TASK DESCRIPTION:
Rewrite the entries below, swapping "high-rise apartment building" for "tall apartment tower" and keeping everything else the same.

>> START

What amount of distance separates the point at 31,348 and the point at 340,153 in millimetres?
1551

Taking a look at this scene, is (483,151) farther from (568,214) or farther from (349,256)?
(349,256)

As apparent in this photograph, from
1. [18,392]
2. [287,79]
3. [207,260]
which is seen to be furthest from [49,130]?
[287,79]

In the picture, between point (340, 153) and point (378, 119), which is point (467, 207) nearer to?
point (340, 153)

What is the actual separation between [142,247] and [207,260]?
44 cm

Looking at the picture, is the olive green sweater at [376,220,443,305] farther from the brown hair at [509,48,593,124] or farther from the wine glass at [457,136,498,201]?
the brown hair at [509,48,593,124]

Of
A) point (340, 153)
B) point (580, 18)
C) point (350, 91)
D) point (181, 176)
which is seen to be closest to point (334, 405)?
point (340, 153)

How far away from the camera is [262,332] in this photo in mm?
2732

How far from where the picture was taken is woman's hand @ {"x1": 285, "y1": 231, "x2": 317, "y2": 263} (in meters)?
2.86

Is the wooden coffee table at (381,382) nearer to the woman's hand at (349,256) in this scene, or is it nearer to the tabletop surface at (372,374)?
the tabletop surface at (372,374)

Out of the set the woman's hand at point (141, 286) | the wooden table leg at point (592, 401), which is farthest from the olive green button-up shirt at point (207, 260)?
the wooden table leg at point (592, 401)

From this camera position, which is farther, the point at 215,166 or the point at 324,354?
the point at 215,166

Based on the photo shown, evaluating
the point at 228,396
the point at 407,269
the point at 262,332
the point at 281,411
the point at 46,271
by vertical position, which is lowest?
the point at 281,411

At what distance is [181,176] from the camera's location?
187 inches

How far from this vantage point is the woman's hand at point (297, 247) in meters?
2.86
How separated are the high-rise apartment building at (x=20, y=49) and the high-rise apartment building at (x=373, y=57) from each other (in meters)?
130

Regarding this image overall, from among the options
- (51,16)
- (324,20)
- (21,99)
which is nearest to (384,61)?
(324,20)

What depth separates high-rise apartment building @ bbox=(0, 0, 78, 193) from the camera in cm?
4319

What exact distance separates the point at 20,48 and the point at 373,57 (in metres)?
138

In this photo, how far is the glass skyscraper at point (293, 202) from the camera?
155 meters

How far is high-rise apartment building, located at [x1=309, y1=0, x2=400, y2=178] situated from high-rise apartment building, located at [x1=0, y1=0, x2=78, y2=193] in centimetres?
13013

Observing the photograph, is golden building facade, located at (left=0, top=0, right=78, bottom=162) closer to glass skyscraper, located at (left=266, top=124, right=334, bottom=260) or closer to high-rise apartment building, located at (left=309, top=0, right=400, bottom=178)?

>> END

CORRECT OUTPUT:
What amount of distance separates the point at 31,348 and the point at 340,153 in millimetres?
1551

Taking a look at this scene, is (483,151) farther from (568,214) or farther from (349,256)?
(349,256)

As apparent in this photograph, from
1. [18,392]
2. [287,79]
3. [207,260]
which is seen to be furthest from [49,130]?
[287,79]

In the picture, between point (340, 153) and point (378, 119), which is point (467, 207) nearer to?
point (340, 153)

What is the actual separation between [142,247] and [207,260]?
44 cm

Looking at the picture, is the olive green sweater at [376,220,443,305] farther from the brown hair at [509,48,593,124] or farther from the wine glass at [457,136,498,201]?
the brown hair at [509,48,593,124]

Of
A) point (340, 153)
B) point (580, 18)
C) point (350, 91)
D) point (181, 176)
which is seen to be closest to point (334, 405)?
point (340, 153)

How far away from the camera is [262,332] in this photo in mm?
2732

How far from where the picture was taken is woman's hand @ {"x1": 285, "y1": 231, "x2": 317, "y2": 263} (in meters)?
2.86

Is the wooden coffee table at (381,382) nearer to the woman's hand at (349,256) in this scene, or is it nearer to the tabletop surface at (372,374)?
the tabletop surface at (372,374)

Out of the set the woman's hand at point (141, 286) | the wooden table leg at point (592, 401), which is farthest from the olive green button-up shirt at point (207, 260)?
the wooden table leg at point (592, 401)

From this camera position, which is farther, the point at 215,166 or the point at 324,354?
the point at 215,166

Based on the photo shown, evaluating
the point at 228,396
the point at 407,269
the point at 262,332
the point at 281,411
the point at 46,271
by vertical position, which is lowest?
the point at 281,411

At what distance is [181,176] from the camera's location?
187 inches

How far from this vantage point is the woman's hand at point (297, 247) in meters?
2.86
How separated are the tall apartment tower at (x=20, y=49) and the tall apartment tower at (x=373, y=57) from each other (in meters)?
130

Regarding this image overall, from among the options
- (51,16)
- (324,20)
- (21,99)
which is nearest to (384,61)?
(324,20)

What depth separates tall apartment tower @ bbox=(0, 0, 78, 193) from the camera in cm?
4319

What exact distance separates the point at 20,48 and the point at 373,57 (in metres)?
138

In this photo, how far is the glass skyscraper at point (293, 202) from the camera?
155 meters

How far is tall apartment tower, located at [x1=309, y1=0, x2=400, y2=178] situated from tall apartment tower, located at [x1=0, y1=0, x2=78, y2=193] in centimetres?
13013

Observing the photograph, is golden building facade, located at (left=0, top=0, right=78, bottom=162) closer to glass skyscraper, located at (left=266, top=124, right=334, bottom=260) or closer to tall apartment tower, located at (left=309, top=0, right=400, bottom=178)?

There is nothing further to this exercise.